J. Alexander Kueng hadn’t yet completed his third full shift as a police officer when the deadly arrest occurred, his attorney Tom Plunkett claimed. Plunkett says Kueng allegedly told his fellow officers as they were detaining Floyd, “You shouldn’t do that."
Kueng was in court on Thursday along with former officers Tou Thao and Thomas Lane after being charged on Wednesday with aiding and abetting murder, as well as aiding and abetting manslaughter, in the case. A fourth officer, Derek Chauvin, was charged with second-degree murder after video showed Chauvin placed his knee on Floyd’s neck for more than eight minutes while detaining him on May 25.
Lane was also new to the job, only on the force for four days when the incident occurred, his attorney Earl Gray claimed. His lawyer said that Lane twice asked Chauvin, a training officer, “Shall we roll him over?” He also expressed concern that Floyd may be in “delirium.”
“What is my client supposed to do other than follow what the training officer said?” Gray said in court.
A judge ordered Kueng, Lane and Thao each an unconditional bail of $1 million compounded with $750,000 of conditional bail. No pleas were entered.
All four of the former officers face a maximum sentence of 40 years in prison, according to the criminal complaints.
Multiple videos have been released on Floyd’s arrest, with one showing him pinned down by three different officers near a patrol car while a fourth stands near his head.
"Please, please, please, I can't breathe," Floyd begged in one video caught by a bystander. "My stomach hurts. My neck hurts. Please, please. I can't breathe."
Lane and Kueng were the first officers to arrive at the scene that night, as they investigated a report that a possible counterfeit $20 bill had been passed at the Cup Foods grocery store, according to the complaint against Chauvin. When Lane found Floyd parked nearby, the officer pulled his gun, had Floyd get out of his car and handcuffed him, the complaint said.
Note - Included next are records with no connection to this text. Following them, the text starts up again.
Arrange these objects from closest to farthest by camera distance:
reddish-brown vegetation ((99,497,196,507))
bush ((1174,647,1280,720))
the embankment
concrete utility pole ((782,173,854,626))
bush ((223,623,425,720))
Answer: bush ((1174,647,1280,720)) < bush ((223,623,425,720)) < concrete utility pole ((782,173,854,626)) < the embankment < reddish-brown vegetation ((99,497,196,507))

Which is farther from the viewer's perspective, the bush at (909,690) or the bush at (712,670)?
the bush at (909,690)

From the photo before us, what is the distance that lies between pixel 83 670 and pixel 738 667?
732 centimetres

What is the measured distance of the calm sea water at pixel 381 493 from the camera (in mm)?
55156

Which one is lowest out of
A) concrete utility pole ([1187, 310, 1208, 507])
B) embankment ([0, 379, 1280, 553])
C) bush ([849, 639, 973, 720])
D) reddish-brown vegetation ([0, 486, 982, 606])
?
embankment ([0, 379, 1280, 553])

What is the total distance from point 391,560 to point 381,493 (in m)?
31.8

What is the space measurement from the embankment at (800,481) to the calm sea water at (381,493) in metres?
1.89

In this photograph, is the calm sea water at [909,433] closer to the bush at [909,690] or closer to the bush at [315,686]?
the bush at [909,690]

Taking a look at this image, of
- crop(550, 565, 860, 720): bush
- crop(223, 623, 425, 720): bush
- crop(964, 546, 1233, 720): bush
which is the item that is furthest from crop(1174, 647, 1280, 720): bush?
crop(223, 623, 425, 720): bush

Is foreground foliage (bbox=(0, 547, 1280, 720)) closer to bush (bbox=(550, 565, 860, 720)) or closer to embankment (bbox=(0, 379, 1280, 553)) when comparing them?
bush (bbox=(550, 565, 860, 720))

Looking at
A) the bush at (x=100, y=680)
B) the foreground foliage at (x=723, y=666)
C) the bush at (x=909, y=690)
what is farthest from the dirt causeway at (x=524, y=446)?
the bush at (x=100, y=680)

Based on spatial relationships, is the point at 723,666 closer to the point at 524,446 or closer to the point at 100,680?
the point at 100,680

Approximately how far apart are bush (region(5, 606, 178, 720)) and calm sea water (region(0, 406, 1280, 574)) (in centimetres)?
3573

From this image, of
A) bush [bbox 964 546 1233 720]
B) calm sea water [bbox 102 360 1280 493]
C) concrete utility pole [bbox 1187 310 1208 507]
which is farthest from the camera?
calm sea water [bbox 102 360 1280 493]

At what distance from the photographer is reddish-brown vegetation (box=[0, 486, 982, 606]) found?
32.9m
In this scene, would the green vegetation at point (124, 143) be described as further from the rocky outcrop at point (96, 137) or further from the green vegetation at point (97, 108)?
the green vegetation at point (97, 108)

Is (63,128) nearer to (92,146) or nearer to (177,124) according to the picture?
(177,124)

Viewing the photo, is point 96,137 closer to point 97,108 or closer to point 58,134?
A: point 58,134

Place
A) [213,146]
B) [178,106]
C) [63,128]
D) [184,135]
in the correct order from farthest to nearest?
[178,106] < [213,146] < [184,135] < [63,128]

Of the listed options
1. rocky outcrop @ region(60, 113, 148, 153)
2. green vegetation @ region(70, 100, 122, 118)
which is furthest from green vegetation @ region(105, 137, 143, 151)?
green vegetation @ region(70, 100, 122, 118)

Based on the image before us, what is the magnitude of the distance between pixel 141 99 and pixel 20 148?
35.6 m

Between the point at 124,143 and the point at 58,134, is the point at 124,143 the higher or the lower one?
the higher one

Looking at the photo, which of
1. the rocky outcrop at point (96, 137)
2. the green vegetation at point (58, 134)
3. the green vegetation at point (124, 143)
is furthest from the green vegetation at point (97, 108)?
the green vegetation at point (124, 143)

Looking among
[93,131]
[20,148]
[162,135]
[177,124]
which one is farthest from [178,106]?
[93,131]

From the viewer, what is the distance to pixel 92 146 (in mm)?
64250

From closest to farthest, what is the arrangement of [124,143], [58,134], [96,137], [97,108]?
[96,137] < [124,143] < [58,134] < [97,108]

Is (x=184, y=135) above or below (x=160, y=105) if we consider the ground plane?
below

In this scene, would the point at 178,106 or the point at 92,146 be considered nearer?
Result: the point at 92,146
A cuffed Floyd was eventually put face-down on the pavement with Kueng holding down his back and Lane pressing down his legs, the charging document against Chauvin said. While a distressed Floyd said “I can’t breathe,” “Mama” and “please” several times, Lane asked, “Should we roll him on his side?”
“No, staying put where we got him,” Chauvin responded, according to the complaint. “I am worried about excited delirium or whatever,” Lane allegedly said. “That’s why we have him on his stomach,” Chauvin responded, according to the complaint.
The official autopsy from the Hennepin County medical examiner listed Floyd's cause of death as a "cardiopulmonary arrest complicating law enforcement subdual, restraint, and neck compression."
The medical examiner ruled that Floyd's death was a homicide, but added that he had "significant" underlying conditions, including hypertensive heart disease, fentanyl intoxication and recent methamphetamine use.
But an examination funded by Floyd’s family reached a somewhat different conclusion. It found that police officers' pressing on his neck and body cut blood and air flow to his brain, causing him to die by mechanical asphyxia, pathologists hired by the family said.
Chauvin was initially charged with third-degree murder and manslaughter last week, but Minnesota Attorney General Keith Ellison elevated the prosecutorial case by adding a second-degree murder charge on Wednesday. Ellison said his team will assert that Chauvin committed a felony assault which unintentionally resulted in Floyd's death, which fits the requirements for second-degree murder.